SOURCE DATA -
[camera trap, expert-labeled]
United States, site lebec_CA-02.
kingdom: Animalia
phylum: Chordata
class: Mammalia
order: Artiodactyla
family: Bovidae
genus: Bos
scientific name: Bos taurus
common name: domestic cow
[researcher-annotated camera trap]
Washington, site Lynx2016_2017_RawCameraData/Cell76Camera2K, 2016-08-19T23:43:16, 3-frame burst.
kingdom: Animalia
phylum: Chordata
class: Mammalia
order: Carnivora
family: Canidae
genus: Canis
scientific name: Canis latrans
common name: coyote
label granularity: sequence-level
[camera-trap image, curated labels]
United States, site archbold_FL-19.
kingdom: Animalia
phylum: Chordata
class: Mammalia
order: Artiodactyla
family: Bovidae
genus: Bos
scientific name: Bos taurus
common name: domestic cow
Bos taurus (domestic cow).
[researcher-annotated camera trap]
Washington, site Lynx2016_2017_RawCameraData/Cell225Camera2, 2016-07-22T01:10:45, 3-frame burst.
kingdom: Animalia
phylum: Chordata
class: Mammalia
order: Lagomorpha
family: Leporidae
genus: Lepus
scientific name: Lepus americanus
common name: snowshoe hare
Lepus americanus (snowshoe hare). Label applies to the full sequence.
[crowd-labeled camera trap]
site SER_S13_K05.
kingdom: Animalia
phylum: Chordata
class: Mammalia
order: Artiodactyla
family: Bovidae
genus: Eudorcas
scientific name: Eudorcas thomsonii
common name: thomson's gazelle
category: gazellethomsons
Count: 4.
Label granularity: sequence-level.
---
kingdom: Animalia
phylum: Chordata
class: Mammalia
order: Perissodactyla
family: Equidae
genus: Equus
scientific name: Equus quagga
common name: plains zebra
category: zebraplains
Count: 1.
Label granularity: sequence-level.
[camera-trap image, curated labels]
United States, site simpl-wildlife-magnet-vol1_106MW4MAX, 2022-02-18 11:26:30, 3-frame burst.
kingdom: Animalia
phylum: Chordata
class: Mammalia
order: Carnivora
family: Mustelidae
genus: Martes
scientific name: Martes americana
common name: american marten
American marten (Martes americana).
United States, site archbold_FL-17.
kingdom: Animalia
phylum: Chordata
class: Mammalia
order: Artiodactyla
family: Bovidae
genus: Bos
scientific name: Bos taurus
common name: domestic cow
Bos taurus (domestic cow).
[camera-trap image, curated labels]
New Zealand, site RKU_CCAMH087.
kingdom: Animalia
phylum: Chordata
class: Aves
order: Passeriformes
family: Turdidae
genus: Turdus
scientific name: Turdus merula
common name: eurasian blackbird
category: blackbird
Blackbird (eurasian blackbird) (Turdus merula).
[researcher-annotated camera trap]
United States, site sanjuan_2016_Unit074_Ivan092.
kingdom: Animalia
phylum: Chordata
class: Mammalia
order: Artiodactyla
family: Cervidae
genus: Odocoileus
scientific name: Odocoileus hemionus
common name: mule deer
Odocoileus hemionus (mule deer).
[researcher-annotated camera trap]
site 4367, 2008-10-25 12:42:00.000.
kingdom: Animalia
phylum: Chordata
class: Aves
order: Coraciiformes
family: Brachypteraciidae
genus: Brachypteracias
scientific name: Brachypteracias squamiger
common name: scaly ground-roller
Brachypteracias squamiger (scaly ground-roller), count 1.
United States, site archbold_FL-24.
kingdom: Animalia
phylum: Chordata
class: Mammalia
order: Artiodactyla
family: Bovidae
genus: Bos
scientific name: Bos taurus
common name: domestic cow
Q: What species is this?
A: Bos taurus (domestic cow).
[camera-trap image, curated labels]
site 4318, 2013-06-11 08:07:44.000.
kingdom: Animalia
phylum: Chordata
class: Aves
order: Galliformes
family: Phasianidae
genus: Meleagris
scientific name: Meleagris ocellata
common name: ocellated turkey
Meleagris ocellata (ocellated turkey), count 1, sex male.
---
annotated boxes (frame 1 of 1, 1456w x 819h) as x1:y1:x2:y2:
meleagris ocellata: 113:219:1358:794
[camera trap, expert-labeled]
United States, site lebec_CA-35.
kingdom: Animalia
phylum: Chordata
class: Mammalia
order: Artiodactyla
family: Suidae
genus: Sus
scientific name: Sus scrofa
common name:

DESCRIPTION OF THE TASK -
Copy the entries above exactly, leaving none out.

ANSWER SPACE -
[camera trap, expert-labeled]
United States, site lebec_CA-02.
kingdom: Animalia
phylum: Chordata
class: Mammalia
order: Artiodactyla
family: Bovidae
genus: Bos
scientific name: Bos taurus
common name: domestic cow
[researcher-annotated camera trap]
Washington, site Lynx2016_2017_RawCameraData/Cell76Camera2K, 2016-08-19T23:43:16, 3-frame burst.
kingdom: Animalia
phylum: Chordata
class: Mammalia
order: Carnivora
family: Canidae
genus: Canis
scientific name: Canis latrans
common name: coyote
label granularity: sequence-level
[camera-trap image, curated labels]
United States, site archbold_FL-19.
kingdom: Animalia
phylum: Chordata
class: Mammalia
order: Artiodactyla
family: Bovidae
genus: Bos
scientific name: Bos taurus
common name: domestic cow
Bos taurus (domestic cow).
[researcher-annotated camera trap]
Washington, site Lynx2016_2017_RawCameraData/Cell225Camera2, 2016-07-22T01:10:45, 3-frame burst.
kingdom: Animalia
phylum: Chordata
class: Mammalia
order: Lagomorpha
family: Leporidae
genus: Lepus
scientific name: Lepus americanus
common name: snowshoe hare
Lepus americanus (snowshoe hare). Label applies to the full sequence.
[crowd-labeled camera trap]
site SER_S13_K05.
kingdom: Animalia
phylum: Chordata
class: Mammalia
order: Artiodactyla
family: Bovidae
genus: Eudorcas
scientific name: Eudorcas thomsonii
common name: thomson's gazelle
category: gazellethomsons
Count: 4.
Label granularity: sequence-level.
---
kingdom: Animalia
phylum: Chordata
class: Mammalia
order: Perissodactyla
family: Equidae
genus: Equus
scientific name: Equus quagga
common name: plains zebra
category: zebraplains
Count: 1.
Label granularity: sequence-level.
[camera-trap image, curated labels]
United States, site simpl-wildlife-magnet-vol1_106MW4MAX, 2022-02-18 11:26:30, 3-frame burst.
kingdom: Animalia
phylum: Chordata
class: Mammalia
order: Carnivora
family: Mustelidae
genus: Martes
scientific name: Martes americana
common name: american marten
American marten (Martes americana).
United States, site archbold_FL-17.
kingdom: Animalia
phylum: Chordata
class: Mammalia
order: Artiodactyla
family: Bovidae
genus: Bos
scientific name: Bos taurus
common name: domestic cow
Bos taurus (domestic cow).
[camera-trap image, curated labels]
New Zealand, site RKU_CCAMH087.
kingdom: Animalia
phylum: Chordata
class: Aves
order: Passeriformes
family: Turdidae
genus: Turdus
scientific name: Turdus merula
common name: eurasian blackbird
category: blackbird
Blackbird (eurasian blackbird) (Turdus merula).
[researcher-annotated camera trap]
United States, site sanjuan_2016_Unit074_Ivan092.
kingdom: Animalia
phylum: Chordata
class: Mammalia
order: Artiodactyla
family: Cervidae
genus: Odocoileus
scientific name: Odocoileus hemionus
common name: mule deer
Odocoileus hemionus (mule deer).
[researcher-annotated camera trap]
site 4367, 2008-10-25 12:42:00.000.
kingdom: Animalia
phylum: Chordata
class: Aves
order: Coraciiformes
family: Brachypteraciidae
genus: Brachypteracias
scientific name: Brachypteracias squamiger
common name: scaly ground-roller
Brachypteracias squamiger (scaly ground-roller), count 1.
United States, site archbold_FL-24.
kingdom: Animalia
phylum: Chordata
class: Mammalia
order: Artiodactyla
family: Bovidae
genus: Bos
scientific name: Bos taurus
common name: domestic cow
Q: What species is this?
A: Bos taurus (domestic cow).
[camera-trap image, curated labels]
site 4318, 2013-06-11 08:07:44.000.
kingdom: Animalia
phylum: Chordata
class: Aves
order: Galliformes
family: Phasianidae
genus: Meleagris
scientific name: Meleagris ocellata
common name: ocellated turkey
Meleagris ocellata (ocellated turkey), count 1, sex male.
---
annotated boxes (frame 1 of 1, 1456w x 819h) as x1:y1:x2:y2:
meleagris ocellata: 113:219:1358:794
[camera trap, expert-labeled]
United States, site lebec_CA-35.
kingdom: Animalia
phylum: Chordata
class: Mammalia
order: Artiodactyla
family: Suidae
genus: Sus
scientific name: Sus scrofa
common name:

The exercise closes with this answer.